(Task brief)
Pick out every line in the data below that contains the string "wave", and copy each such line in full. Treat uppercase and lowercase letters as distinct when matching.
====== Supplied data ======
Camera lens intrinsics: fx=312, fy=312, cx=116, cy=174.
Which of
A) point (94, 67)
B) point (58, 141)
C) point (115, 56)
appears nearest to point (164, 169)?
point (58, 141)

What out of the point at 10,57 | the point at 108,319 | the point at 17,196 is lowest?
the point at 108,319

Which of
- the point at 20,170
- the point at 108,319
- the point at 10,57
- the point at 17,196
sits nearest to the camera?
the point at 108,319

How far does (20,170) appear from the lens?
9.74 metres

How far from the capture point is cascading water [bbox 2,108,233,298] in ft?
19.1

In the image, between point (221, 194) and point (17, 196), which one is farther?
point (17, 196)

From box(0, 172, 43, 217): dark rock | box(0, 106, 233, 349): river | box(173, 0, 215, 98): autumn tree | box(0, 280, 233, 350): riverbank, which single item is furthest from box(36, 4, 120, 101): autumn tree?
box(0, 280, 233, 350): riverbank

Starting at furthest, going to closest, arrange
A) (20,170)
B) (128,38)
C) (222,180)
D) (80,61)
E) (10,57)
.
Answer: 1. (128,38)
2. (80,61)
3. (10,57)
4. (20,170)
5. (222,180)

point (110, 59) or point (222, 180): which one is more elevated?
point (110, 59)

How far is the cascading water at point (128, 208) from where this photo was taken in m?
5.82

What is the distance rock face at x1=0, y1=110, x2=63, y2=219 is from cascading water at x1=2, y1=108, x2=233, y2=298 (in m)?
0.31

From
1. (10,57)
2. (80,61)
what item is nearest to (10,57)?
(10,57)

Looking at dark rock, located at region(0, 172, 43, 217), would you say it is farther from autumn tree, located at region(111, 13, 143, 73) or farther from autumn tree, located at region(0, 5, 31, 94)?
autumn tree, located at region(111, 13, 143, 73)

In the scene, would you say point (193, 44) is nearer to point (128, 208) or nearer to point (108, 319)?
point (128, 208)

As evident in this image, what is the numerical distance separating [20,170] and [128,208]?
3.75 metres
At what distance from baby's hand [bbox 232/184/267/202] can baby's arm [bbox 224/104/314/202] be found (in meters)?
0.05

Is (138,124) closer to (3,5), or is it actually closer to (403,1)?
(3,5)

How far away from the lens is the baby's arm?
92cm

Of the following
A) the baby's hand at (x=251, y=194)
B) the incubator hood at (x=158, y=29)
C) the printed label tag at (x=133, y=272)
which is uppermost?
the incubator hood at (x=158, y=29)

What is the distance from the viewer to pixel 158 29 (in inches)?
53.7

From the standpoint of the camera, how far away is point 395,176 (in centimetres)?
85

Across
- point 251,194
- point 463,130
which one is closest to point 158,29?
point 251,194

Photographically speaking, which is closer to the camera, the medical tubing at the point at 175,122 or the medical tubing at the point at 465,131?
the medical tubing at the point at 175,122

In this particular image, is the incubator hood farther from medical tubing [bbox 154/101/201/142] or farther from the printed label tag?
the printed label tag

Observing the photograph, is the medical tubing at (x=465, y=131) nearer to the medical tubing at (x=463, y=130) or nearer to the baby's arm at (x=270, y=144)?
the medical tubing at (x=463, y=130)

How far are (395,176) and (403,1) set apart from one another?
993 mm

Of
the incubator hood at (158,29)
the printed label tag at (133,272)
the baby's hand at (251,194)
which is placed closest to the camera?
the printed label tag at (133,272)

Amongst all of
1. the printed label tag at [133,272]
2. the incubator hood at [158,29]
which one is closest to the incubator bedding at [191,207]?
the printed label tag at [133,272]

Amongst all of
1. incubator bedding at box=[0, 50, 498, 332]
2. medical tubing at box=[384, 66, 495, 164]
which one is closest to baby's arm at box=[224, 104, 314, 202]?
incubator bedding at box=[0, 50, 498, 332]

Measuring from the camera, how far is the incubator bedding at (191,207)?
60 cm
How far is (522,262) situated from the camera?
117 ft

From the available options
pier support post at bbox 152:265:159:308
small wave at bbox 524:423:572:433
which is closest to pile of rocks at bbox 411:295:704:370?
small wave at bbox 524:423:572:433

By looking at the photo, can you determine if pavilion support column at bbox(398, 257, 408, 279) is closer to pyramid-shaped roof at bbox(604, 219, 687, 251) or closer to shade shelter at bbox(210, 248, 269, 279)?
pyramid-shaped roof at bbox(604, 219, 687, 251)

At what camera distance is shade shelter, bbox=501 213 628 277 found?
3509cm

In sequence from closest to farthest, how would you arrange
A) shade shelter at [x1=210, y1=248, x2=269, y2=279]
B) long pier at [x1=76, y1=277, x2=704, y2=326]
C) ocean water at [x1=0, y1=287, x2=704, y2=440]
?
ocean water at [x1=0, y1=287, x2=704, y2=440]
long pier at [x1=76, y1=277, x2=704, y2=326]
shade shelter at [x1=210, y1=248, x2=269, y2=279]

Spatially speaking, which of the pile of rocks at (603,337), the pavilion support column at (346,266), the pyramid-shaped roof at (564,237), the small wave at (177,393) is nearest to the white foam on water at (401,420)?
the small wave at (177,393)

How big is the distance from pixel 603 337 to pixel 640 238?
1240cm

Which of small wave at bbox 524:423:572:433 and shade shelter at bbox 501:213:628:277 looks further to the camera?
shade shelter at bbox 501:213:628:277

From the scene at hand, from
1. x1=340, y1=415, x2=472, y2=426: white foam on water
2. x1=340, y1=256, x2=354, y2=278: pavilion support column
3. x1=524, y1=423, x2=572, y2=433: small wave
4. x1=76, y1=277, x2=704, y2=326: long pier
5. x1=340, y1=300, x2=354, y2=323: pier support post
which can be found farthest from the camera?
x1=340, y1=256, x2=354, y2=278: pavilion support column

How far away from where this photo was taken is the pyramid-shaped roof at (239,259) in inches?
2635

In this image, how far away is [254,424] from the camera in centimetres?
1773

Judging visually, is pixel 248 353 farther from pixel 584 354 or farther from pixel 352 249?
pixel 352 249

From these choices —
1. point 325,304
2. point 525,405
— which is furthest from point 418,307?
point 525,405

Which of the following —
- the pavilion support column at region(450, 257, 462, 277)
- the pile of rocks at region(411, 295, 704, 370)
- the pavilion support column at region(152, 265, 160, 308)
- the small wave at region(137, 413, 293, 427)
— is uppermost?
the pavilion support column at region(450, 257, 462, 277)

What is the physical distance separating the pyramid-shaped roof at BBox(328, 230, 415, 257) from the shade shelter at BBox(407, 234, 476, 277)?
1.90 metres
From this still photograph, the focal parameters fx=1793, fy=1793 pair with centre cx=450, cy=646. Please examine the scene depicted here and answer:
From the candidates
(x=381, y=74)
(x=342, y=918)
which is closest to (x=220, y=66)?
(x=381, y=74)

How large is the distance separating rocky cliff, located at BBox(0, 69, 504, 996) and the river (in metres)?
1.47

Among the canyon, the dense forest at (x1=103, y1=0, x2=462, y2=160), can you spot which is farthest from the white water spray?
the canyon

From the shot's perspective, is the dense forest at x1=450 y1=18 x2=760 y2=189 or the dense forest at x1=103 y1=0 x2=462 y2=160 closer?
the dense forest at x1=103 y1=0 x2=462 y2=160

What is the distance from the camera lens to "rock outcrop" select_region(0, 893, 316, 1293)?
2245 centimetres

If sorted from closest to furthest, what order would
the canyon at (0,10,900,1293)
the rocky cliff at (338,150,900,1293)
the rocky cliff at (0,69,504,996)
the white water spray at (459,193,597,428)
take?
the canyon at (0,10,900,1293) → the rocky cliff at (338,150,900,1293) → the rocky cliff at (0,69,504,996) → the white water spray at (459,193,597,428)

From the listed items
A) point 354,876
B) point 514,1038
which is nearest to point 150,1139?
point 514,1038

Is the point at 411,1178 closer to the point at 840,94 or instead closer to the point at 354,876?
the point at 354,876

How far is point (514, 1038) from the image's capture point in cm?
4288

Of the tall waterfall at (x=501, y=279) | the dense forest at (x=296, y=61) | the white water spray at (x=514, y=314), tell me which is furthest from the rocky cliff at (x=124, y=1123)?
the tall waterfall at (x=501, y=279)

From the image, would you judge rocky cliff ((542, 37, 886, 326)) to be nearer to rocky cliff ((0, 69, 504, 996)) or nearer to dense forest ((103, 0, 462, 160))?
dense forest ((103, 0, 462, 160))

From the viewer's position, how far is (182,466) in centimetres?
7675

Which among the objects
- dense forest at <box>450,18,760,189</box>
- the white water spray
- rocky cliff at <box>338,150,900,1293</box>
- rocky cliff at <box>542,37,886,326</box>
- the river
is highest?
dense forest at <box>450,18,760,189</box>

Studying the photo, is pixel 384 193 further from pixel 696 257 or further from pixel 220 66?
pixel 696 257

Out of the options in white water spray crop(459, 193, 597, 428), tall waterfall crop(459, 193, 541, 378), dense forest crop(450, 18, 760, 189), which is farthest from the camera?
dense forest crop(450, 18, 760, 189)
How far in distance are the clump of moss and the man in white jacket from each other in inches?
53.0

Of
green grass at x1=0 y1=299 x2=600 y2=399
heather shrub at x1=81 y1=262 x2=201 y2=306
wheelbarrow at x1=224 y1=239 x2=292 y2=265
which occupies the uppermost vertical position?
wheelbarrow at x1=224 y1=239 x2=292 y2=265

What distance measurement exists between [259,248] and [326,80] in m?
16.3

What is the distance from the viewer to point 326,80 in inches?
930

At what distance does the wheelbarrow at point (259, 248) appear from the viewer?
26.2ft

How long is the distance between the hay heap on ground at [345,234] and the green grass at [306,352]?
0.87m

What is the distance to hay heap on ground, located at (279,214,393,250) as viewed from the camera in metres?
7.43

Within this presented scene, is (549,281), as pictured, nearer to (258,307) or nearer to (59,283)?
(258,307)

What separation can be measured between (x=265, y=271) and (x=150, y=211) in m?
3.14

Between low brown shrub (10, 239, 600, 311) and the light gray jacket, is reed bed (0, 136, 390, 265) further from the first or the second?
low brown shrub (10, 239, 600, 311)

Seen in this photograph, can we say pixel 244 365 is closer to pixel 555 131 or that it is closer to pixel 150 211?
======
(Expected answer)
small wave at bbox 524:423:572:433
small wave at bbox 524:423:572:433
Spatially speaking, which of the pile of rocks at (603,337), the pavilion support column at (346,266), the pyramid-shaped roof at (564,237), the small wave at (177,393) is nearest to the white foam on water at (401,420)?
the small wave at (177,393)
Which of small wave at bbox 524:423:572:433 and shade shelter at bbox 501:213:628:277 looks further to the camera?
3. x1=524, y1=423, x2=572, y2=433: small wave
- the small wave at region(137, 413, 293, 427)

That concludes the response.